Until November 2012, Headnet relied on “old-school” monitoring tools, such as open-source infrastructure monitoring, to ensure the machines its applications ran on were up to the task. When a problem arose, sometimes they could add more RAM or replace a disk to fix the issue, but more often than not, it was an application issue. In many cases, Headnet engineers were left digging through application logs for days before identifying a resolution.
After installing TraceView, not only did the Headnet team find problems they couldn’t see before, but their resolution time dropped dramatically. “I showed TraceView to one of my colleagues, and he was like ‘Wow.’ It took literally minutes to see issues you could improve with it,” said Anton Stonor, Web Technology Lead at Headnet.
One of the first issues identified by Stonor and his team was a sporadic spike in latency. According to the infrastructure monitoring, there was no problem, and even the application itself seemed to be responding quickly.
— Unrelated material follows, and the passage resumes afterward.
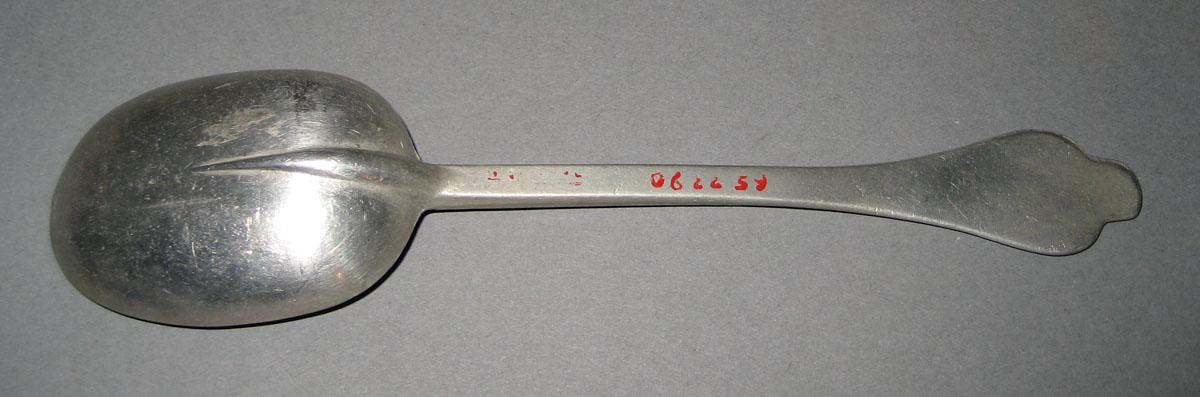 1965.2290 Spoon (detail)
Looking at the slow requests directly revealed that Apache would occasionally think the backend was down, and those requests would stall in Apache until it re-established the connection. Stonor changed the Apache configuration to eliminate those slow reconnections, resulting in a much more consistent user experience.
In another Drupal application, customers complained about a particular page taking many seconds to load–but only occasionally. Without a reproducible test case, Stonor’s team struggled to find a fix, as the problem could not be recreated in their environments. With TraceView, they immediately saw that the page in question was synchronously running a maintenance job before rendering the HTML. Moving the job into the background cut the time to consistently less than one second.
Throughout their projects, Stonor’s team found more subtle issues into which they previously had no visibility. In their SQL DBs, not only were there slow queries, but “there would be either way too many queries or [queries] would be fetching too-large data sets. In TraceView, you could see exactly the amount of queries and which one of them was taking a long time, and what code is to blame,” said Stonor.
TraceView also illuminated the impact of slow external calls. In one case, an API call to a reverse DNS lookup service was to blame, and Stonor’s team identified the problem in production immediately. “Something that may have taken days, weeks or months to find, we were able to find in just a matter of a few minutes,” said Stonor.
Across Headnet’s projects, TraceView significantly improved the MTTR (Mean-Time-to-Resolution), not to mention the MTTPC (Mean-Time-to-Pretty-Chart). In the first two months with TraceView, Headnet dramatically reduced the average and worst-case load times on a number of sites, improving customer satisfaction and decreasing support incidents – all without taking significant time away from new development.